Au terme de cette chaîne, le salaire net représente généralement entre 45 % et 60 % du chiffre d’affaires hors taxe. L’écart entre ces deux bornes dépend principalement du taux de frais de gestion négocié et du volume de frais professionnels déclarés.
Frais de gestion en portage salarial : ce qui fait varier la facture
La loi de simplification de la vie économique adoptée en mai 2026 a supprimé l’obligation de déclaration administrative spécifique pour les entreprises de portage (article L1254-27 du Code du travail). Cette mesure facilite l’entrée de nouveaux acteurs sur le marché, ce qui accentue la concurrence sur les frais de gestion et les services proposés.
Un consultant qui compare deux sociétés affichant respectivement 5 % et 8 % de frais de gestion ne peut pas se limiter au taux brut. La société à 5 % peut facturer séparément la mutuelle obligatoire, la responsabilité civile professionnelle ou l’accès à un outil de gestion des missions. La société à 8 % peut inclure l’ensemble de ces prestations dans son forfait.
Le critère pertinent reste le coût global rapporté au CA, pas le taux affiché. Demander un détail poste par poste avant de signer le contrat de portage évite les mauvaises surprises au moment du premier bulletin de paie.
Fixer un TJM cohérent avec un objectif de salaire net
Le calcul inverse, partir du salaire net souhaité pour remonter vers le TJM, est plus fiable que l’approche descendante qui consiste à facturer un montant arbitraire et constater le résultat. La méthode tient en quelques étapes.

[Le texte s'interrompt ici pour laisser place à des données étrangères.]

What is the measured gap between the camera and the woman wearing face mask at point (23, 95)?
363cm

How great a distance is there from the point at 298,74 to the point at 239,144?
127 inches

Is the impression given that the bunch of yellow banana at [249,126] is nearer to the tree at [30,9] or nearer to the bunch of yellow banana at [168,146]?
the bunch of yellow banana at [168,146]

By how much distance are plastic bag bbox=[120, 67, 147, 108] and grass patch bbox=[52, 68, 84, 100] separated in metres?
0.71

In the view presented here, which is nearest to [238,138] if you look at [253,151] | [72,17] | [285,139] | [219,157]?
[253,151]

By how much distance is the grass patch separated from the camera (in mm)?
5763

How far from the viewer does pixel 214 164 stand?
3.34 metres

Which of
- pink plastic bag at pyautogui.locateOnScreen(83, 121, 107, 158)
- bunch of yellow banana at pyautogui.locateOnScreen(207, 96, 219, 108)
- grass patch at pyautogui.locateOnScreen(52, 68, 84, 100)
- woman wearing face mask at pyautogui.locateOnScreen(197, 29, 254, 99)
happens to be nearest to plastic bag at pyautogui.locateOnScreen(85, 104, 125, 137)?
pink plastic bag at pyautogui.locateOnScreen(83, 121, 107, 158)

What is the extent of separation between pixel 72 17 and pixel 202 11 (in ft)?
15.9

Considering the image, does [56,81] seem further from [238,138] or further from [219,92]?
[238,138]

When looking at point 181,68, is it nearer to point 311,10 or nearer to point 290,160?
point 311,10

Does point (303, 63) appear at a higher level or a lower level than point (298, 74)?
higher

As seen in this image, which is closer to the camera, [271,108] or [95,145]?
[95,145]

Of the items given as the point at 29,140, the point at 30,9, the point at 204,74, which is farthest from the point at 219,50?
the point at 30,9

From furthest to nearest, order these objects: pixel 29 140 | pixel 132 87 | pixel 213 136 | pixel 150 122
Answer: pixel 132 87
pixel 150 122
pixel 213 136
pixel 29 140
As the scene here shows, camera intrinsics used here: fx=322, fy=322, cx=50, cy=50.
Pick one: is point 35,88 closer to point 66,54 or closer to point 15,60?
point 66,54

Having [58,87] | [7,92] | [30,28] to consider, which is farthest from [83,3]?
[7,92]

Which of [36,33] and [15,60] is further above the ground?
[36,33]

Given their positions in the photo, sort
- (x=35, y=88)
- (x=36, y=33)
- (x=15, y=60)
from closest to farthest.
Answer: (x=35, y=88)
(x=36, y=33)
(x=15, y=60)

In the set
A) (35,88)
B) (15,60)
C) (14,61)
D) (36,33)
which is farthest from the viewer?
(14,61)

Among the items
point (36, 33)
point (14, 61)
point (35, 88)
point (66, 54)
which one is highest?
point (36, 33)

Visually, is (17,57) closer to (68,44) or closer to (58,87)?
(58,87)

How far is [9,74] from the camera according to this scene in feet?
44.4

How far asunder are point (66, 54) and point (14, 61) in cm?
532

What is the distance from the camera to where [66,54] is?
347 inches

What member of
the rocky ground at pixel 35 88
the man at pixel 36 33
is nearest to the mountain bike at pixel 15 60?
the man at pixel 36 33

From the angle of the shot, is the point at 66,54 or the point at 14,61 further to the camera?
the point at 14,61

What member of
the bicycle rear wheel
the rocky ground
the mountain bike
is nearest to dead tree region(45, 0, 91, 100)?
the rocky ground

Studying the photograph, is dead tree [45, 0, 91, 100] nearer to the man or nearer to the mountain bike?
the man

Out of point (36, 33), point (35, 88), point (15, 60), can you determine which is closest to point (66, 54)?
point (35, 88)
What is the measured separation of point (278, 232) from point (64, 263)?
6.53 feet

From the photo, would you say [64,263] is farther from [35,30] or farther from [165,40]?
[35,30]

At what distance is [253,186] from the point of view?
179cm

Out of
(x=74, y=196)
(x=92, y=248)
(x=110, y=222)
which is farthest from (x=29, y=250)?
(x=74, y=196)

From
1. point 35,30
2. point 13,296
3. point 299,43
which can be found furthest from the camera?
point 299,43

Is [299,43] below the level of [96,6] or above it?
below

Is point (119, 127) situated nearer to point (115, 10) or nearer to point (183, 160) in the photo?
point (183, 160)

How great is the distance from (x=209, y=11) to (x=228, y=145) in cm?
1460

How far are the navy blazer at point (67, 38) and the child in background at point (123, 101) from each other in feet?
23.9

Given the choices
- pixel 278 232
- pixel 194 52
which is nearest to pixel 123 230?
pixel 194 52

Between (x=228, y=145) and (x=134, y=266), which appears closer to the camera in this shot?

Définir un salaire net mensuel cible. Appliquer un coefficient multiplicateur pour réintégrer les cotisations sociales et les frais de gestion. Le ratio couramment observé se situe autour de 2 : pour percevoir 3 000 euros nets, il faut facturer environ 6 000 euros HT par mois. Ce ratio varie selon la société de portage et le niveau de frais professionnels déclarés.
Diviser le chiffre d’affaires mensuel cible par le nombre de jours effectivement facturables. Un mois compte rarement plus de 18 à 20 jours facturables une fois retirés les congés, les jours de prospection et les périodes d’inter-mission. Surestimer ce nombre de jours est l’erreur la plus fréquente dans le calcul du TJM.

Un consultant visant 3 000 euros nets mensuels avec un CA cible de 6 000 euros et 18 jours facturables aboutit à un TJM d’environ 333 euros. Ce montant reste dans la fourchette du TJM minimum viable identifié plus haut, ce qui confirme la cohérence de l’estimation.
Les limites d’une simulation rapide de salaire en portage
Les simulateurs en ligne fournissent une estimation utile, mais plusieurs variables échappent à leur modélisation. Les périodes d’inter-mission, pendant lesquelles aucun chiffre d’affaires n’est généré, ne sont pas toujours intégrées dans le calcul annualisé. Un consultant qui facture 10 mois sur 12 voit son revenu net annuel baisser de près de 17 % par rapport à une simulation fondée sur 12 mois pleins.
Les retours terrain divergent aussi sur le traitement des frais professionnels. Certaines sociétés de portage plafonnent la déduction à un pourcentage fixe du CA, d’autres acceptent les frais réels sans limite tant qu’ils sont justifiés. Le mode de gestion des frais professionnels peut faire varier le net de plusieurs centaines d’euros par mois.
La simulation reste un point de départ. Elle gagne en précision quand elle intègre le nombre réel de jours facturés sur l’année, le taux de frais de gestion effectif (services inclus compris) et une estimation réaliste des frais professionnels récurrents. Le bulletin de paie du premier mois d’activité fournit la donnée la plus fiable pour ajuster le TJM et recalibrer ses objectifs de rémunération.